Concurso de Cuento corto: La Paz se hace letra 20.17: LOS CONDENADOS




LOS CONDENADOS

En las manos mis dedos tiemblan ante lo frío del metal. Las piernas que ayer eran raíces se desprenden de esta tierra. Todo yo se inunda de su nombre y sólo quiero vivir para responderme: ¿quién mató a Martín Preciado?

Al pueblo se llega por arriba. A la iglesia se baja por un camino que tiene forma de serpiente. Por guía llevo la mirada de hombres, mujeres y niños que esconden la mitad del cuerpo tras las puertas. Sé que no se esconden de mí; se esconden de los que están por llegar.

Atrás de la iglesia, en la casa cural, el padre Rentería se tira sobre su triste catre. Me acomodo a su lado, guardo el revólver y espero una respuesta que ponga luz a lo pasado:

—¿Martín Preciado?... Sí, lo conocí. ¿Quién lo mató? Fui yo, en el 52. Dios lo tenga en su santa gloria. Yo también me he preguntado por qué, pero no encuentro respuesta. ¿Tienen explicación las barbaridades que cometimos? La versión simple es que lo maté porque era liberal; pero nunca la vida es tan simple. Eso lo condenó a él; eso me condenó a mí.

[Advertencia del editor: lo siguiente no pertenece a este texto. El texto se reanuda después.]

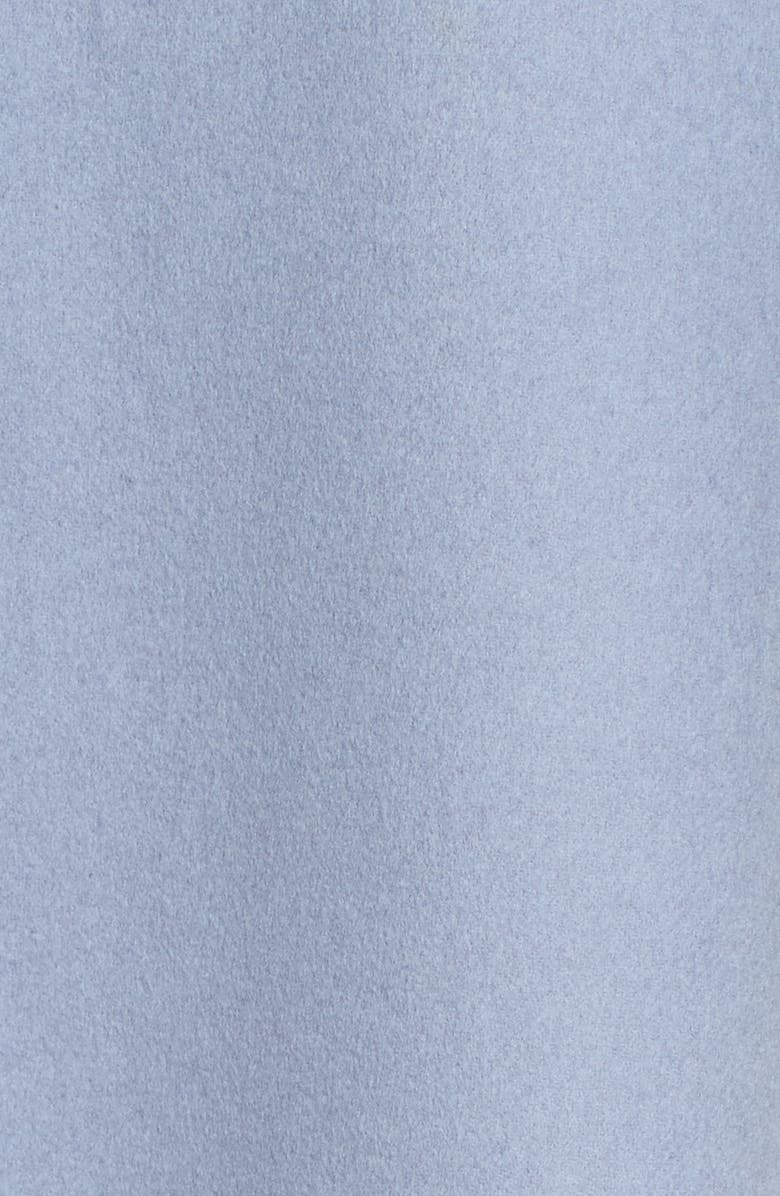 Nordstrom Signature Hooded Wool & Cashmere Coat, Alternate, color, 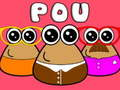 Játék Pou online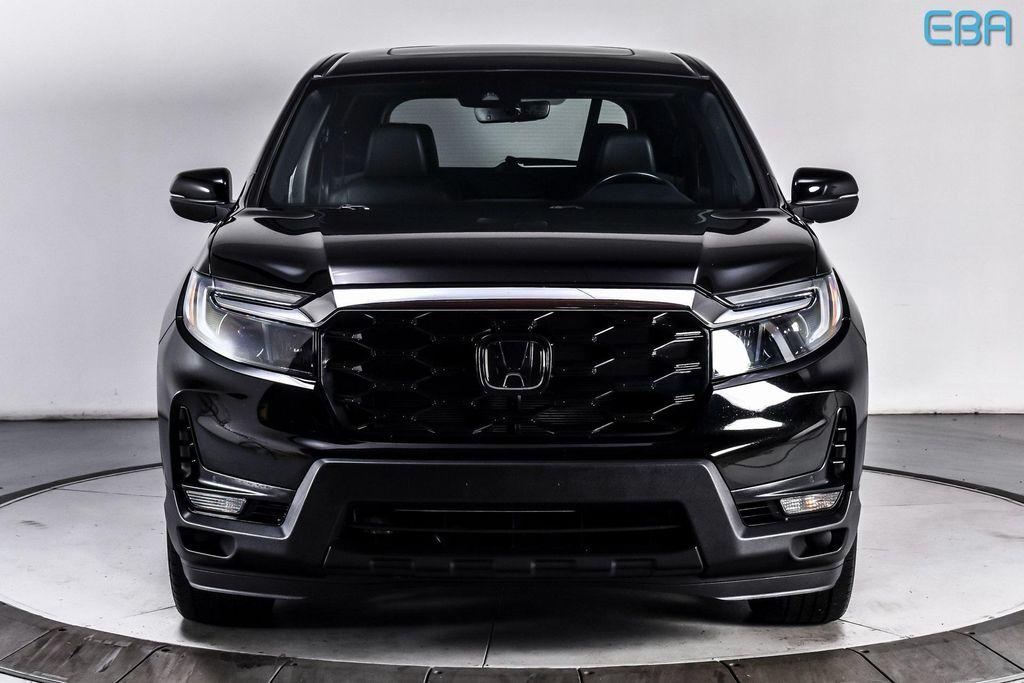 used 2022 Honda Passport car, priced at $30,980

La voz del padre se confunde con la gritería de la calle y el sonido de los primeros tiros que atraviesan el camino de bajada. Saco el revólver y cuento las balas, acomodo el tambor y aprieto la empuñadura. Abro la boca pero es él quien habla.

—No dude más. Abrí la puerta porque reconocí en sus golpes la marca de mi destino.

Usted ha planeado durante años venir; pero yo he esperado su llegada toda la vida.

—¿Y a qué he venido, padre?

—Ha venido a matarme, Preciado.

No le digo que se equivoca. No le explico que no he venido a matar al padre Rentería, sino a León María Rentería, jefe de los Pájaros. ¿Cómo me convenzo de que al llegar fue ese el hombre muerto que abrió la puerta?

—¿Escucha los tiros, padre?, ¿cuándo comenzaron?

—Los escucho, Preciado. ¿Comenzar?, no sé si alguna vez se han detenido.

Hay un grito tan fuerte que hace temblar las paredes. Puedo imaginar el horror que se desata tras los muros de esta iglesia. Un niño corre hacia el monte con su hermanita de la mano. Su padre se ha quedado en la sala con la escopeta apoyada en la rodilla y espera el momento justo para aquietar la picazón de su dedo índice con el gatillo. Una mujer conjuga gritos con llanto: «nosotros no hemos hecho nada. Aquí no hay nada. Por favor, por favor,
déjennos en paz». «¡Ah!, cállate», le responde una bala en su pecho y los niños quedan a otro disparo de ser huérfanos.

—¿Quiénes son, padre?

—Otra cara de la muerte, Preciado, una que no sabe de colores y no siente lo político.

Respiro hondo. Preparo mi pregunta.

—¿Cómo era Martín Preciado?

El padre Rentería no le da tiempo al recuerdo de llegar y arranca como si su respuesta fuera ya mecánica.

—Tenía la espalda ancha y el pelo crespo que lleva usted. Usaba el chaleco semi abierto y guardaba el revólver en la espalda. Su cuello se hinchaba para hablar de Gaitán y con la mano se golpeaba el pecho. Lo vi arrastrar con desencanto la vida en las mañanas tristes de colegio. Antes de ser padre lo bauticé «Momia». Antes de morir me llamó «Pájaro».

No puedo llorar por un hombre que no conocí. Agarro el revólver y voy hacia la puerta de la calle. Le pregunto al padre Rentería si quiere que ponga el candado, me responde que no, que para qué. Es verdad, ¿para qué?

—Preciado…, perdóneme porque he pecado.

—No hace falta, padre, usted sabe que todos nacemos condenados. Al mundo se viene perdiendo.

—Y sin oportunidad de empate. ¿A dónde se va a dirigir ahora?

—Siempre nos dirigimos a la misma parte, padre…: hacia la muerte.